Le Caporal épinglé

lundi 12 novembre 2018, 19h00

Salle Georges Franju

19h00 21h45 (165 min)

Jean Renoir
France / 1962 / 105 min / 35 mm
D'après le roman Le Caporal épinglé de Jacques Perret.

Avec Jean-Pierre Cassel, Claude Brasseur, Claude Rich, Jean Carmet.

En 1940, prisonniers de guerre dans un stalag allemand, le Caporal et Peter tentent, de façon aussi répétée qu'infructueuse, de s'évader.

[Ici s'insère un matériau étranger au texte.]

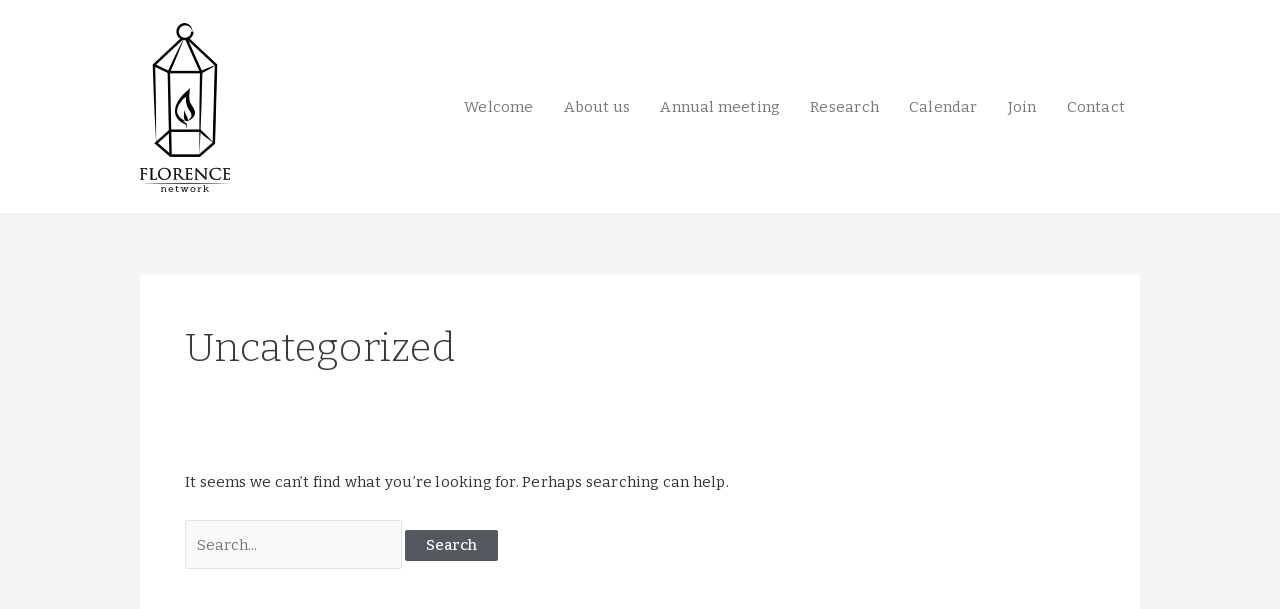

--- FILE ---
content_type: text/css
request_url: http://florence-network.org/wp-content/themes/astra-child/shadowbox.css?ver=6.9
body_size: 434
content:
.shadowbox-overlay {
    opacity: 0;
    background-color: rgba(0,0,0,0.6);
    position: fixed;
    left: 0;
    top: 0;
    right: 0;
    bottom: 0;
    z-index: 2147483647;
}

.shadowbox-overlay > div {
    position: relative;
    height: 100%;
    width: auto;
    max-width: 1000px;
    margin: auto;
    padding-top: 3rem;
}

.shadowbox-content {
    background: white;
    height: 100%;
    width: 100%;
    box-shadow: 0px 10px 30px 15px rgba(0,0,0,0.3);
}

.shadowbox-content iframe {
    opacity: 0;
    width: 100%;
    height: 100%;
}

.shadowbox-overlay.visible, .shadowbox-content iframe.visible {
    animation: fadein .4s forwards;
}

.shadowbox-close {
    position: absolute;
    top: 0;
    right: 0;
    color: white;
    cursor: pointer;
    font-size: 3rem;
    line-height: 1;
    padding: 0 0.55rem;
    margin-right: -0.55rem;
    letter-spacing: -0.1rem;
}

@media only screen and (max-width: 1000px) {
    .shadowbox-close {
        margin-right: 0;
    }
}


@keyframes fadein {
    from {
        opacity: 0.1;
    }
    to {
        opacity: 1;
    }
}


--- FILE ---
content_type: text/javascript
request_url: http://florence-network.org/wp-content/themes/astra-child/shadowbox.js?ver=6.9
body_size: 494
content:
(function($){
    $(document).ready(function()
    {
        var $html = $('html');
        var $body = $('body');

        var overflow = 'auto';

        $('a[rel="shadowbox"]').click(function(e)
        {
            var url = '/pdfjs/web/viewer.html?file=' + encodeURIComponent($(this).attr('href')) + '#pagemode=none';
            var html = '<div class="shadowbox-overlay"><div><div class="shadowbox-content"><iframe src="' + url + '"></iframe></div><a class="shadowbox-close" title="Close">×</a></div></div>';

            var $overlay = $(html);

            $body.append($overlay);

            overflow = $html.css('overflow');

            $overlay.addClass('visible');
            $html.css('overflow', 'hidden');

            $('iframe', $overlay).on('load', function(e) {
                setTimeout(function(){
                    $(e.currentTarget).addClass('visible');
                }, 600);
            });

            $overlay.on('click', close);

            e.preventDefault();

            function close() {
                $(this).remove();
                $html.css('overflow', overflow);
            }
        });
    });
})(jQuery);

Tourné en 1962, Le Caporal épinglé sera le dernier film pour le cinéma de Jean Renoir. C'est Charles Spaak, le scénariste de La Grande illusion, qui parle au cinéaste du livre de Jacques Perret paru en 1947. L'écrivain y évoquait, avec une certaine verve, ses souvenirs de prisonnier de guerre en Allemagne. Pour Spaak, ce pourrait être l'occasion de reprendre avec Renoir le sujet de La Grande illusion, mais « sans illusion » cette fois. C'est très exactement ce programme que Renoir va suivre en racontant, aidé en cela par toute une jeune génération de comédiens en devenir, les tentatives d'évasion de quelques troufions emmenés en Allemagne après la défaite de 1940, dans un film qui fut souvent, et hâtivement, considéré comme une sorte de remake de son chef-d'œuvre de 1937. Car ici, Renoir délaisse la dialectique de la classe et de la nationalité pour s'interroger sur le concept de liberté en soi. C'est dans la boue et la servitude, dans le risque, parfois mortel, de tel ou tel choix, que s'éprouve véritablement la liberté des individus, qui a ici remplacé la question de l'émancipation collective et sociale. Le réalisme renoirien apparaît alors comme une manière de dénoncer le réconfort illusoire de l'imaginaire. Le Caporal épinglé ne semble-t-il pas l'illustration cinématographique parfaite de la phrase de Sartre, écrite dans Les Lettres françaises en 1944 : « Jamais nous n'avons été plus libres que sous l'occupation allemande. »

Jean-François Rauger

Restauration et numérisation en 4K par StudioCanal en 2021 chez Hiventy, avec la participation du CNC. Négatif 35 mm original scanné en 4K par immersion car présentant de profondes rayures. Les multiples altérations de la pellicule ont été atténuées ou retirées.


Autour du « Caporal épinglé »
Dialogue avec Jean-François Rauger
60 min

Jean-François Rauger présentera Le Caporal épinglé, une projection suivie d'une discussion sur un film reprenant et retravaillant l'un des motifs du cinéaste, c'est-à-dire qui refait en apparence La Grande Illusion pour se livrer en vérité à une méditation sur la notion de liberté individuelle, côtoyant ainsi le paradoxe sartrien selon lequel les Français n'auraient jamais été aussi libres que pendant l'Occupation.

« Le Caporal épinglé est un film de personnages, beaucoup plus qu'un film de décor. Mes héros portent leur vérité en eux. Il y a aussi un léger suspense dans la découverte des caractères. On ne sait pas très bien qui sont ces gens, s'ils sont lâches, courageux, etc. D'ailleurs, on ne le sait toujours pas à la fin. Souvent ainsi, les gens meurent sans que l'on sache qui ils ont été. » (Jean Renoir, 1962)

« J'ai un plan, le meilleur de tous. Celui qui consiste à ne pas en avoir. » (Ballochet alias Claude Rich dans Le Caporal épinglé)


Jean-François Rauger est directeur de la programmation à la Cinémathèque française.